**Required actions:**
(a) According to the paper excerpt, which challenges does the paper concentrate on?
(b) Summarize the paper excerpt in two sentences.
(c) Repeat the part of the paper excerpt between "The authors wish" and "brings to educators.", inclusive.

**Reading text:**
%%

Timo Vuori and Maria Jean Hall,

School of Computing, Information and Mathematical Sciences

Edith Cowan University



This paper reports on work in progress to support the learning experience of internal, external and overseas Edith Cowan University students in an environment supported by new technologies. There is a need to facilitate an improved method of 'Unit Management' for units presented in multi-modal, multi-locational and time-staggered modes. The challenge is to manage multiple offerings of unit study and assessment materials, and their continuous enhancement whilst retaining and improving quality and relevance to student and institutional clients.

Electronic / Internet delivery of course materials provides both product and process oriented challenges. This paper concentrates on the process challenges i.e. the management of an electronic repository storing and delivering study materials. Issues canvassed include authorship and copyright, guaranteed accessibility and electronic delivery through the Internet. Challenges in curriculum development and finding suitable instructional design mechanisms are product related and are peripheral to the main intent of this paper.

The authors wish to share their experiences to date and to prompt responses from colleagues who are interested in the major challenge Intranet / Internet brings to educators.

Keywords: Internet, unit management, electronic repository, access control, authorship, copyright, configuration management.

The Challenge to Educators

Macro Challenges

The recent Federal budget has challenged universities to rethink the ways they fund their operations. For many this has meant cost cutting and rationalisation of operations. Some universities have embarked on new full fee paying markets in Australia and overseas.

%%

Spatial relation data
%%

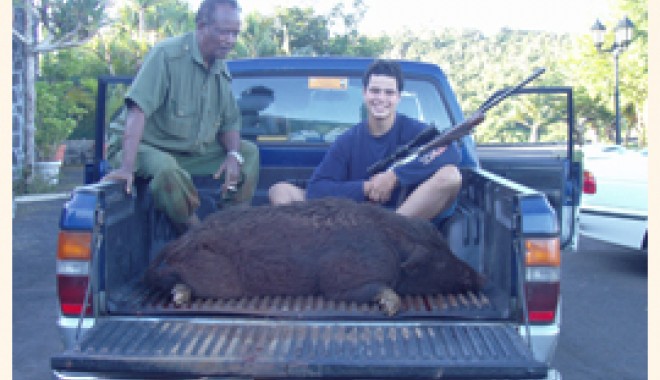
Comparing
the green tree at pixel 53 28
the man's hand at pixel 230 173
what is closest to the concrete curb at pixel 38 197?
the green tree at pixel 53 28

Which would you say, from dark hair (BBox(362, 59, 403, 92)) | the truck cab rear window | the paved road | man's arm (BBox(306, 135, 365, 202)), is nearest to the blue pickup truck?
man's arm (BBox(306, 135, 365, 202))

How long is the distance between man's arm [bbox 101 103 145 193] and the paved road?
73.4 inches

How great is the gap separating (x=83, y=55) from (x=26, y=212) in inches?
534

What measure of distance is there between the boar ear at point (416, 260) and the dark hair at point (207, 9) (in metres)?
1.87

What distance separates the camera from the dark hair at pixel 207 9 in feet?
12.8

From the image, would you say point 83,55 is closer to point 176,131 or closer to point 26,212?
point 26,212

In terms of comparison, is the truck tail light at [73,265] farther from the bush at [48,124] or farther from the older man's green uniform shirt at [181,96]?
the bush at [48,124]

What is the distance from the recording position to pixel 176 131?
12.9 ft

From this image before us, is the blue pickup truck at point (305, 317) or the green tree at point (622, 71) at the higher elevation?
the green tree at point (622, 71)

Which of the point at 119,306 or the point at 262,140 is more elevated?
the point at 262,140

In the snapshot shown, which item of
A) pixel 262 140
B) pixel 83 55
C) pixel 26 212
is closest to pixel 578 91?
pixel 83 55

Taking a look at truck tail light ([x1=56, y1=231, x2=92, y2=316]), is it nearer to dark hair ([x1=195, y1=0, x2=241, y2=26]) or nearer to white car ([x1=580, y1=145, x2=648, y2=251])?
dark hair ([x1=195, y1=0, x2=241, y2=26])

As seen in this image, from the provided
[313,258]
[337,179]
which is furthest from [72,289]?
[337,179]

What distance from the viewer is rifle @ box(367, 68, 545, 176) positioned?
357cm
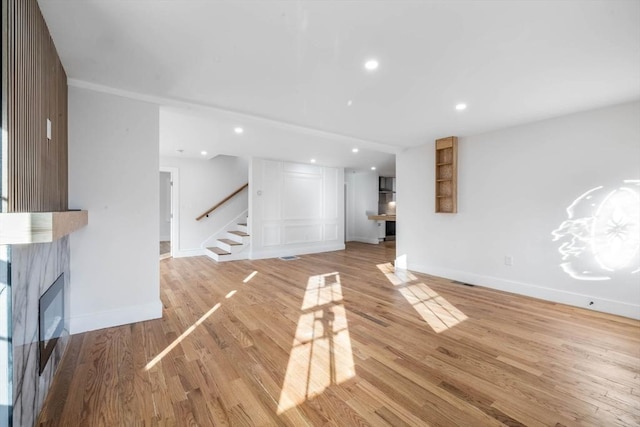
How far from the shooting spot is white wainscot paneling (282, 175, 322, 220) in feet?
22.2

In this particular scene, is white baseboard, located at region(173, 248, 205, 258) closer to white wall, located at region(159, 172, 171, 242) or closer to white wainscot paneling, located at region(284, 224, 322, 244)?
white wainscot paneling, located at region(284, 224, 322, 244)

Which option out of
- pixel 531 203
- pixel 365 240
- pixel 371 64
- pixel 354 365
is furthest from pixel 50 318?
pixel 365 240

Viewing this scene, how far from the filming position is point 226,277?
4555mm

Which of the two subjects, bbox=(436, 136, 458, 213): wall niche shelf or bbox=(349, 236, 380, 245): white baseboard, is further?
bbox=(349, 236, 380, 245): white baseboard

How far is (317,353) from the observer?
7.13 ft

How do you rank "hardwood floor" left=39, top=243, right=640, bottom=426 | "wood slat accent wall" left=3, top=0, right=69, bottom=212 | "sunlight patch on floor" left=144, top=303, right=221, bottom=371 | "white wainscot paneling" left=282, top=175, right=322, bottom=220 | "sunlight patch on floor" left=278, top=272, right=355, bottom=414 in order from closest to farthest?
"wood slat accent wall" left=3, top=0, right=69, bottom=212, "hardwood floor" left=39, top=243, right=640, bottom=426, "sunlight patch on floor" left=278, top=272, right=355, bottom=414, "sunlight patch on floor" left=144, top=303, right=221, bottom=371, "white wainscot paneling" left=282, top=175, right=322, bottom=220

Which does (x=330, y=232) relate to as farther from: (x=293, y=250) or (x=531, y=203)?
(x=531, y=203)

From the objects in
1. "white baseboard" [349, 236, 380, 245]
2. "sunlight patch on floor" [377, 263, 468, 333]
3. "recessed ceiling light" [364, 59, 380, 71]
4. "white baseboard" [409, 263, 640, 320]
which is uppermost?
"recessed ceiling light" [364, 59, 380, 71]

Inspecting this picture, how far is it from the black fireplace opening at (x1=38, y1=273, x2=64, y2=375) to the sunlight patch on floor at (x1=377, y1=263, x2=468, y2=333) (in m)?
2.92

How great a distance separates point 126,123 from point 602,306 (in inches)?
214

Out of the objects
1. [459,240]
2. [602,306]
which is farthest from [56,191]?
[602,306]

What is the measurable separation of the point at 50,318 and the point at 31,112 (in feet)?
4.32

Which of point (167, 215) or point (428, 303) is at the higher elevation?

%%

**Exercise responses:**
(a) The process challenges, meaning the management of an electronic repository that stores and delivers study materials.

(b) The paper reports on work in progress to support internal, external and overseas Edith Cowan University students with new technologies, aiming at improved unit management for units offered in multi-modal, multi-locational and time-staggered modes. It concentrates on the process challenges of managing an electronic repository of study materials, covering authorship, copyright, guaranteed accessibility and delivery through the Internet.

(c)
The authors wish to share their experiences to date and to prompt responses from colleagues who are interested in the major challenge Intranet / Internet brings to educators.